Member of the French Senate for Bouches-du-Rhône
- Incumbent
- Assumed office 1 October 2020

Minister Delegate to Disabled people
- In office 16 May 2012 – 31 March 2014
- President: François Hollande
- Prime Minister: Jean-Marc Ayrault
- Succeeded by: Ségolène Neuville

Member of the National Assembly for Bouches-du-Rhône's 5th constituency
- In office 20 June 2012 – 20 June 2017
- Preceded by: Renaud Muselier
- Succeeded by: Cathy Racon-Bouzon

Personal details
- Born: 21 January 1952 (age 74) Béziers, France
- Party: Socialist Party
- Education: Paul Cézanne University IAE Aix-en-Provence

= Marie-Arlette Carlotti =

French politician (born 1952)

Marie-Arlette Carlotti (/fr/; born 21 January 1952 in Béziers) is a French politician of the Socialist Party (PS) who has been serving as a member of the French Senate since 2020, representing Bouches-du-Rhône. She previously was a Member of the European Parliament from south-east of France.
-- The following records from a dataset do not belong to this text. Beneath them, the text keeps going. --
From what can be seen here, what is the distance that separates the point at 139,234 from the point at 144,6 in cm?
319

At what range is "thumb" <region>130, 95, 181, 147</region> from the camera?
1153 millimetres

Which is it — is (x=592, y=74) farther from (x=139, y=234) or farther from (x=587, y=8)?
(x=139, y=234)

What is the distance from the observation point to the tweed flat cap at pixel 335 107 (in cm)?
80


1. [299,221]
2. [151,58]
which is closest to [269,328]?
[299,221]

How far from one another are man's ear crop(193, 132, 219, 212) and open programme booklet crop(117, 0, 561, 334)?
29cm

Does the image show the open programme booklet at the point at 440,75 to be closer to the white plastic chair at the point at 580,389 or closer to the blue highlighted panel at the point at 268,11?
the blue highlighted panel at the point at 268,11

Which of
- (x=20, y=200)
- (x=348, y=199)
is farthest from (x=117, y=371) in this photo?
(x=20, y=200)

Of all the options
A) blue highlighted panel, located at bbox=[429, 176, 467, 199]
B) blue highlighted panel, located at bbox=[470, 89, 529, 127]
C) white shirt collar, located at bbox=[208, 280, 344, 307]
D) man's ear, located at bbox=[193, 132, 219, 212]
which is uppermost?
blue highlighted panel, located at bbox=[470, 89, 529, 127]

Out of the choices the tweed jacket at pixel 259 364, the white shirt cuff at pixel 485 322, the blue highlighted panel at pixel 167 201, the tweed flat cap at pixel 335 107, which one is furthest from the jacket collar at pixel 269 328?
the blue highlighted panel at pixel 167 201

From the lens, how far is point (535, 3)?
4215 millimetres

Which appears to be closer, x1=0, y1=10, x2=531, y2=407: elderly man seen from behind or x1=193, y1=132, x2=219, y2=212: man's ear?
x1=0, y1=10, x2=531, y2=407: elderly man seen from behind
==Early life and education==
- Specialised postgraduate diploma in law (1979)
- Specialised postgraduate diploma in human resource management (1986)
Educated at Paul Cézanne University in Marseille, France

==Early career==
- Company executive in the aeronautical industry (since 1991)

==Political career==
===Early beginnings===
- Member of the Socialist Party national executive and national secretary (1986–1994)
- national delegate (since 1998)
- Member of the Bouches-du-Rhône Departmental Council representing the Canton of Marseille-Les Cinq-Avenues(since 1988)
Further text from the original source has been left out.